Passage given:
..........
Nah. You're thinking refinement maybe, but I"m not. And you're implying a value around it, as in, put a bevel on it, or made it lighter, or didn't invent it from dust. But you don't place the same weight as I do on the innovation that is the existing technologies' utility. You practically ignore it. Skipping straight to the marketing phase dismissively as though tantamount to snake oil hooey powered by enormous resources for gullible sheep.
Again, the technology isn't the value, it's the usefulness, the experience. And that is the idea that counts most. That's the innovation and maybe even invention.

The words aren't what matters here. It's the value system. And it's polarizing. 
We may disagree about some facts too. But I think it's more that we're just differently predisposed in this respect, Richard. You think not?


----------



## Nick Phoenix (Aug 25, 2011)

rgames @ Thu Aug 25 said:


> I've never viewed Jobs as an innovator but rather as a marketer. He takes ideas that emerge elsewhere and markets the hell out of them to generate demand.
> 
> So sure, you can give him credit for doing the capitalism piece. But the innovation piece? I'm not so sure on that one.
> 
> ...



This is crap. Sorry. What Apple has done is see the big picture and create an operating system that today is unparalleled in its connection to the user and all the fun and important crap they use everyday like email, music, movies, address books, calenders, not to mention creative software and they connected this to the leading mobile devices which now every company in the world is copying. Apple brought style and sophistication to the computer world. But most importantly they cleaned up the mess that is the PC legacy. In the end, the way that people can connect with their computer or mobile device is paramount and Jobs gets this. The mac versus pc ads are kind of on the mark. I personally have no time to screw around with a PC. I have one. It is very powerful and runs HS really well. But it goes haywire every few months and the tech guys come and fix it. I wouldn't use it for anything else. Apple understands people and they are good businessmen/women. Thats why they are number one. Its no accident. Every big company runs on the backs of a bunch of hard working unsung heroes, but few have the vision to bring it all together in a way that is greater than its parts.
..........
Tasks:
**A)** From the thread on Steve Jobs, list the everyday things named between "the fun and important crap they use everyday like" and "not to mention".
**B)** Pick up the thread on Steve Jobs after its final sentence and continue it.
The rows after this point come from a separate source.
..........
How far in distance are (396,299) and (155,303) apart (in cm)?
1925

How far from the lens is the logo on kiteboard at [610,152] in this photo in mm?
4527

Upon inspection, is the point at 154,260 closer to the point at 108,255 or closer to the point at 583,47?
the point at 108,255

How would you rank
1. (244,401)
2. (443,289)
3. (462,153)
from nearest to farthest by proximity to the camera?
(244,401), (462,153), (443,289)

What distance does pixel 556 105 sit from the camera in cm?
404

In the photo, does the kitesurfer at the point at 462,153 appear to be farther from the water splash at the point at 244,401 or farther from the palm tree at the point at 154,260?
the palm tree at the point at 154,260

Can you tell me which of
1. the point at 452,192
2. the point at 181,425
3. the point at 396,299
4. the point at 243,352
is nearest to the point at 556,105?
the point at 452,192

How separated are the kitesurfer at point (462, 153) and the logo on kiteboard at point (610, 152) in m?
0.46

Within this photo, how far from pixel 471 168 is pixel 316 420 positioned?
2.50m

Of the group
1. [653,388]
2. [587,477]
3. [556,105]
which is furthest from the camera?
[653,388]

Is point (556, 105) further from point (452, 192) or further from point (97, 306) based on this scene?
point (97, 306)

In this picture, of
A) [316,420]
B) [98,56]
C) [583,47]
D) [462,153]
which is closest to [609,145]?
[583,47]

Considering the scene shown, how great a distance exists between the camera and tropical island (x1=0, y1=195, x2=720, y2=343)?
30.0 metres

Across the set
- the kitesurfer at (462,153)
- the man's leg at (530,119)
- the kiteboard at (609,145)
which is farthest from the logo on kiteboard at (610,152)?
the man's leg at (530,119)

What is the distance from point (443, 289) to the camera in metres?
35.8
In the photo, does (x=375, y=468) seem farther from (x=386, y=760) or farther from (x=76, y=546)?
..........
Final answers:
**A)** email, music, movies, address books, calenders

**B)**
----------



## NYC Composer (Aug 25, 2011)

rgames @ Thu Aug 25 said:


> There were several commercially available MP3 players before the iPod
> 
> rgames



Yes there were. Who was using them? What was their base? Where did they buy music for them? Why wasn't the Zune a smashing success with all of Microsoft's money and design people behind it?

Anyway, I think Nick's probably right-you're being purposefully obtuse by not admitting Jobs is a visionary-or maybe you're just anti- Apple world domination, which is understandable. Let's try one other(last) example, though.

The CEO calls in his design and programming teams. "I've done a few sketches, here they are" he says. "I want a tablet computer that has this form factor, this thick and not a millimeter thicker.Iwant it to have this sort of high res screen. I want some limited included software and the ability to run Safari. I want thousands of applications (we'll call them apps just to make it cuter). I want the programming to be open source so that many developers can come on board and write for it, and i want a piece of that action, so I want an 'app store', but I also want people to be able to dl the apps on the fly.It should mirror the iPhone look we already set up, but-more so. I've also envisioned an enclosed stand (see drawing 4), but we'll make it optional. Okay. Go. Do. It has to be beautiful and ergonomically pleasing. It has to be ready yesterday. Make it so".

If that scenario existed, did Jobs "invent" the iPad? Not the TABLET, mind you-just the iPad.


----------



## José Herring (Aug 25, 2011)

Nick Phoenix @ Thu Aug 25 said:


> rgames @ Thu Aug 25 said:
> 
> 
> > I've never viewed Jobs as an innovator but rather as a marketer. He takes ideas that emerge elsewhere and markets the hell out of them to generate demand.
> ...



A shit Nick! Don't turn this in to a mac vs. pc thread. There are plenty of us that have no problems what so ever with a PC. Of course, ya know, I ain't using many Play libraries yet so that may change now that I have HB :mrgreen: 

(*disclaimer, I'm am not a developer and haven't received any free products from any developer in the past 3 years, and I'd probably refuse if ever offered free products, so I can feel free to make wise cracks like the one above)


----------



## rgames (Aug 25, 2011)

Nick Phoenix @ Thu Aug 25 said:


> This is crap. Sorry. What Apple has done is see the big picture and create an operating system that today is unparalleled in its connection to the user


Obviously that depends on the user's preference, which is, of course, exactly what Apple manipulates with their marketing efforts.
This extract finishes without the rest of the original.